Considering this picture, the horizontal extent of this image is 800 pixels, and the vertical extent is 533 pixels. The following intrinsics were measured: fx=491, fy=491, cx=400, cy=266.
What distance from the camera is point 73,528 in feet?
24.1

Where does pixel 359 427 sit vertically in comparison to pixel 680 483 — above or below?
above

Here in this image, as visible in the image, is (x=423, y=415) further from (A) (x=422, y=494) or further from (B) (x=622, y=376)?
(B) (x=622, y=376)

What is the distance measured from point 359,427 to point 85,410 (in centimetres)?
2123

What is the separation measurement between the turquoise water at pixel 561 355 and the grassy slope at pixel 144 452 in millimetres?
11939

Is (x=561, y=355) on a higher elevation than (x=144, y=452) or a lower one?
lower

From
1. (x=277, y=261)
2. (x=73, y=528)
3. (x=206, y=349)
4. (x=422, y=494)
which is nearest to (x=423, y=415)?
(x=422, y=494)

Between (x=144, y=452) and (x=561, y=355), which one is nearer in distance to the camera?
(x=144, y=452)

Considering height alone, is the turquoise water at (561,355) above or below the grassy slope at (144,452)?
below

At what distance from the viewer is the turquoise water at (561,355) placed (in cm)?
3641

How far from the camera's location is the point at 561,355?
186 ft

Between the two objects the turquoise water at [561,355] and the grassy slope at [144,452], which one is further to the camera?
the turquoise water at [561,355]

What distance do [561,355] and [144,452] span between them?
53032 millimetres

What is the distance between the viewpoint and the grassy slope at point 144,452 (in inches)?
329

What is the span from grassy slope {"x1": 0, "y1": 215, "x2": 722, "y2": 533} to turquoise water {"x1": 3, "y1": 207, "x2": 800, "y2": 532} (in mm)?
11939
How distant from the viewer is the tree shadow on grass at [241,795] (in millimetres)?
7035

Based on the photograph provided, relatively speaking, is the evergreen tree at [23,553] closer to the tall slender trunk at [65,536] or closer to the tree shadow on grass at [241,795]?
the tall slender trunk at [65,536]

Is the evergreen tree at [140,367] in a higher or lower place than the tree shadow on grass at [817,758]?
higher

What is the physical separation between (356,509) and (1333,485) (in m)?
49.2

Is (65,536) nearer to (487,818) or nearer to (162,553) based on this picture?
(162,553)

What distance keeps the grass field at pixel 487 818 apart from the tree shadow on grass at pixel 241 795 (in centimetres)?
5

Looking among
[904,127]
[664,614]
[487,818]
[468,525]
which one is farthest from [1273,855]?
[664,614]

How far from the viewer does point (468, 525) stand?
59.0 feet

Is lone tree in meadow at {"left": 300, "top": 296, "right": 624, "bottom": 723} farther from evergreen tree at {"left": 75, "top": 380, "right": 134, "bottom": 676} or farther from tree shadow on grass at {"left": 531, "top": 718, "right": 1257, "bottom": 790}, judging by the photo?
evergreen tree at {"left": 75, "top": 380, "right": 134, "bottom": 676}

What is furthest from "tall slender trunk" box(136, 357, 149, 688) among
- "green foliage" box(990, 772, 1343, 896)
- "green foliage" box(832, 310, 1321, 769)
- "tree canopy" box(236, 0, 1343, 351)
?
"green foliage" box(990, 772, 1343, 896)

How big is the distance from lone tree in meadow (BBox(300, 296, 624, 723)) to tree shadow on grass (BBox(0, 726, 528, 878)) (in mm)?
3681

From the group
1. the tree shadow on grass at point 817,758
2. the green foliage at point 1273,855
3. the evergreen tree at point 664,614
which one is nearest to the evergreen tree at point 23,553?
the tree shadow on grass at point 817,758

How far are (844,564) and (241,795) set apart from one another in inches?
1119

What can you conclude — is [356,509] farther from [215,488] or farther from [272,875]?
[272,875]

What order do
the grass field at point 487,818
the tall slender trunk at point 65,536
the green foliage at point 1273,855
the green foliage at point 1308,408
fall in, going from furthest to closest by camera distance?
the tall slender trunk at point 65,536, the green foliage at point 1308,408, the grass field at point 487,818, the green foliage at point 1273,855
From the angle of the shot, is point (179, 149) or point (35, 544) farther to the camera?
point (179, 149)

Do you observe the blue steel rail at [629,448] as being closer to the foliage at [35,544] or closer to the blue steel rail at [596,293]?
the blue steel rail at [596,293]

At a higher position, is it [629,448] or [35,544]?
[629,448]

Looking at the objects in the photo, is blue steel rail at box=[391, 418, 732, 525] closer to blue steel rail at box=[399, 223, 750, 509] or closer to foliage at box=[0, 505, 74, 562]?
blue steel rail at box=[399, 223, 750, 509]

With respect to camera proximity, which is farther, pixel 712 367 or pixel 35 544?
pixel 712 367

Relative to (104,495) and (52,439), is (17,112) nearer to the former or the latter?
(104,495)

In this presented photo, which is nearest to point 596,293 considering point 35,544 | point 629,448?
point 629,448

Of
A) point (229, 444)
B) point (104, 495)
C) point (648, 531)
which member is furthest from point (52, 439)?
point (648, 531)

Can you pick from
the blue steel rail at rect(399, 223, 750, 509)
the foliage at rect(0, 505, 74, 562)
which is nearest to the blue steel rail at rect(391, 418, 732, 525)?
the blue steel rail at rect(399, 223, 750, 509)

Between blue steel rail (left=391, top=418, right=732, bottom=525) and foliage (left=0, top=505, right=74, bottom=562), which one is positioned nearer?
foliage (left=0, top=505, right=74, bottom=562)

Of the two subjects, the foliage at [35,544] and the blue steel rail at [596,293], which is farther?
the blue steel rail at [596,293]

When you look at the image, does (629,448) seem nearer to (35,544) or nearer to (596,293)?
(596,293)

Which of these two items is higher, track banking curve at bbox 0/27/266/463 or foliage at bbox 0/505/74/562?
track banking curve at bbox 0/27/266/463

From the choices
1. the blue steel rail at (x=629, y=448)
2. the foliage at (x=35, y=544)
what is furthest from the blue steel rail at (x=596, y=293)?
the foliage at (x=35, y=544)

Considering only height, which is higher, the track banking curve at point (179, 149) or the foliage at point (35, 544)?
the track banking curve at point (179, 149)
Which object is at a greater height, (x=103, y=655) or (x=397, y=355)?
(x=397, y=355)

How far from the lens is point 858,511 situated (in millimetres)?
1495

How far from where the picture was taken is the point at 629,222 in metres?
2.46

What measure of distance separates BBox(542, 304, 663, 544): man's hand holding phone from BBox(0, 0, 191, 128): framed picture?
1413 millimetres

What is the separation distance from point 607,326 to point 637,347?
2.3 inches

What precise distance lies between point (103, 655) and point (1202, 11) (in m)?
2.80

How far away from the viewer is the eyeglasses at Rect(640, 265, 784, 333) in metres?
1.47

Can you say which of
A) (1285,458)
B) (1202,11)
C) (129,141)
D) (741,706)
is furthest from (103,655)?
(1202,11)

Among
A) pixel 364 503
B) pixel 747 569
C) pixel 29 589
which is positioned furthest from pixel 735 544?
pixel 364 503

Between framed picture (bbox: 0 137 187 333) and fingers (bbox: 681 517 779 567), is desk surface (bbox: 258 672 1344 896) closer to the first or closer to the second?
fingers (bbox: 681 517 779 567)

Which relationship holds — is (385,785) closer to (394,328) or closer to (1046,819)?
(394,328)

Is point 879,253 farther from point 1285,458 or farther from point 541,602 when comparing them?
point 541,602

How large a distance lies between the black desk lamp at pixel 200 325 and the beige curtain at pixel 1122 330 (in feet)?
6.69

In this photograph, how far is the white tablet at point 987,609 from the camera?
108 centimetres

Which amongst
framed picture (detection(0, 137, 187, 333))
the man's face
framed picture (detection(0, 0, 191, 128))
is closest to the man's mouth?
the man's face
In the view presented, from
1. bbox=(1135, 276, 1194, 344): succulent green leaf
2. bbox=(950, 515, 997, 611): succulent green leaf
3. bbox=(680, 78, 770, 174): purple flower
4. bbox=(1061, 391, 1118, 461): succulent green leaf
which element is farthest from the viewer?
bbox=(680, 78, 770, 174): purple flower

(Task brief) In the entries above, take the line containing "In this photograph, how" and each later line through the last, and repeat them exactly. Output nothing else.

(Task answer)
In this photograph, how far is the white tablet at point 987,609 from the camera?
108 centimetres

Which amongst
framed picture (detection(0, 137, 187, 333))
the man's face
framed picture (detection(0, 0, 191, 128))
is closest to the man's mouth?
the man's face
In the view presented, from
1. bbox=(1135, 276, 1194, 344): succulent green leaf
2. bbox=(950, 515, 997, 611): succulent green leaf
3. bbox=(680, 78, 770, 174): purple flower
4. bbox=(1061, 391, 1118, 461): succulent green leaf
which element is farthest from the viewer?
bbox=(680, 78, 770, 174): purple flower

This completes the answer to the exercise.